▶ Instruction a
Using the news item on the unemployment debate below, decide whether each statement agrees with it. Answer yes or no for each and quote the deciding words. (i) The Senate bill would extend unemployment benefits for six months. (ii) Senate Republicans look set to block the measure. (iii) Marco Rubio and Paul Ryan are mentioned as 2016ers taking early positions.

◆ ◆ ◆ ◆ ◆

The Pull and Push Of The Unemployment Debate

By MICHAEL FALCONE ( @michaelpfalcone )


  • SENATE MOVES FIRST, THEN THE PRESIDENT: This morning the Senate will take a procedural vote on a bill to extend unemployment benefits to Americans for three months. Senate Republicans appear poised to block the measure, an outcome that will likely give way to tough talk from President Obama who will immeditaley ramp up the pressure on Congress. At a mid-morning event at the White House, the president will make his case against the backdrop of unemployed workers whose benefits expired at the end of last year.


ABC's RICK KLEIN: It's an early glimpse of a defining issue - perhaps the defining issue - of 2014. With a Senate vote and a presidential speech on unemployment insurance today, Democrats start to stake out their ground. And with early positioning from 2016ers including Marco Rubio and Paul Ryan, Republicans are beginning to mark their own territory when it comes to fighting poverty and income inequality. So it is that both parties have woken up to a potentially powerful set of principles, ones that can be framed along the bigger government/smaller government divide. Both sides, though, will quickly come up against the limits of their arguments. And this year, both will need to find ways to channel voter frustration and anger that's often being voiced at those already in office.

◆ ◆ ◆ ◆ ◆

▶ Instruction b
Select each line of the rows below that contains the word "When".

Rows from a spatial reasoning dataset
◆ ◆ ◆ ◆ ◆

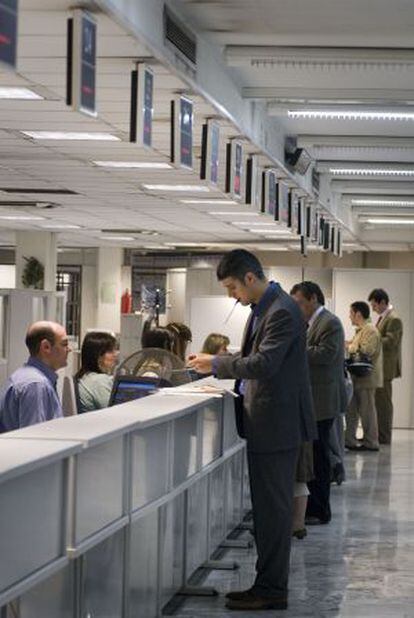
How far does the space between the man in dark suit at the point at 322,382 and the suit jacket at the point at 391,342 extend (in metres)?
7.71

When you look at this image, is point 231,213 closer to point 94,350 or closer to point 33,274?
point 33,274

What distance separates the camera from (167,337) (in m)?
11.2

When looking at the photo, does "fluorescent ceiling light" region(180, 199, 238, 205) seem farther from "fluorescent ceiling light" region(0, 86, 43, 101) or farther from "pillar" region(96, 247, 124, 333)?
"pillar" region(96, 247, 124, 333)

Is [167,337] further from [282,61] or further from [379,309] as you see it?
[379,309]

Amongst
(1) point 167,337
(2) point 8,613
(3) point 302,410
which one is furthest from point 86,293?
(2) point 8,613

◆ ◆ ◆ ◆ ◆

▶ Correct output a
(i) No: "to extend unemployment benefits to Americans for three months"
(ii) Yes: "Senate Republicans appear poised to block the measure"
(iii) Yes: "And with early positioning from 2016ers including Marco Rubio and Paul Ryan"

▶ Correct output b
When you look at this image, is point 231,213 closer to point 94,350 or closer to point 33,274?
When looking at the photo, does "fluorescent ceiling light" region(180, 199, 238, 205) seem farther from "fluorescent ceiling light" region(0, 86, 43, 101) or farther from "pillar" region(96, 247, 124, 333)?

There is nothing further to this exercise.